About a year ago I experimented with implementing volumetric lighting^{1} using ray marching^{2}. I had gotten the basic idea from a lecture and liked the simplicity of the algorithm. My implementation back then was not particularly clever though, and since then I have kept getting interesting ideas on how to improve upon it. This series of post will explore the basic algorithm and various improvements I have made to it.
To reiterate, I’m going to focus on a ray-marching based algorithm for approximating volumetric lighting. While there also exist (likely faster) methods for approximating it in screen space, this approach should be a bit more accurate. It also has the benefit of allowing for textured lights^{3}. Most importantly I think it is neat because it is a very intuitive algorithm.
So, how does it work? Essentially it is an extension of the normal shadow mapping algorithm. Instead of only sampling^{4} the shadow map at the position of the object we also sample it a number of times in the area between the camera and the object. This is illustrated in the image above. If we take the average of all these samples we get a value in the range [0, 1] for how much of the air between the camera and object is in light. Some pseudocode below:
sum = 0
for each sample point p on the ray to the object
s = sample shadow map with p
// s = 0: in shadow
// s = 1: in light
sum += s
sum /= number of samples
My description of the basic algorithm above sounds simple enough and it was more or less what my old implementation was doing. In many cases it also looks perfectly fine, but if we take a step back and think about it it stops making sense. If we just average all the samples we assume that each sample contributes the same amount to the final image, i.e. a sample 1000 meters away is as important as a sample 1 meter away. It gets even worse when we consider the fact that the range we are looking at changes depending on how far the away the object on the screen is.

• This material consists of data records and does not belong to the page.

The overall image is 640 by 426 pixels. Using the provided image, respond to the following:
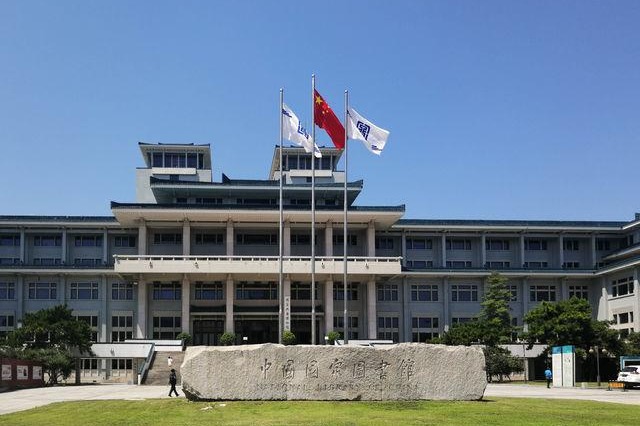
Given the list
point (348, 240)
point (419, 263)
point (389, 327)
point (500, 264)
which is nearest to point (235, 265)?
point (348, 240)

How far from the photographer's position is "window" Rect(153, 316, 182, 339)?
7306cm

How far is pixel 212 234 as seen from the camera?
7538 cm

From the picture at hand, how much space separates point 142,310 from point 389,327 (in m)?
22.9

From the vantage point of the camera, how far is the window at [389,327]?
2980 inches

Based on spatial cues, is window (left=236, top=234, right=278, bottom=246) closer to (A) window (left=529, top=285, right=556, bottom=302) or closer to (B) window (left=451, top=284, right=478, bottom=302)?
(B) window (left=451, top=284, right=478, bottom=302)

In the image above we consider two pixels, A and B. Pixel A should probably be brighter than B as it has more light on it (from two light sources). In the current model pixel B will actually be brighter than A as a larger percentage of the distance between the camera and the object is in light. In order to do this properly we clearly need a model to apply different weights to the samples somehow, which is the first improvement of my new implementation. I decided on a linear model with the following properties:
This is not very intuitive to understand, so take a look at this graph instead:
The weight for a given sample is the area under the graph for the distance the sample covers. The total area for all samples (given that we only sample from 0 to d_{max}) is 1. The weight decreases the further away from the camera a sample is, and after d_{max} the light contributes nothing to the final image at all. In practice I’m going to approximate the weights somewhat:
In the above example the weight for the first sample s_{1} is going to be the range covered (d_{max} / 4) times f(s_{1}).
For this series of posts I’m going to limit myself to spotlights, mainly because that’s what I primarily use (for now). But most (if not all) of the optimizations and improvements should be easily transferable to omni-directional point lights as well.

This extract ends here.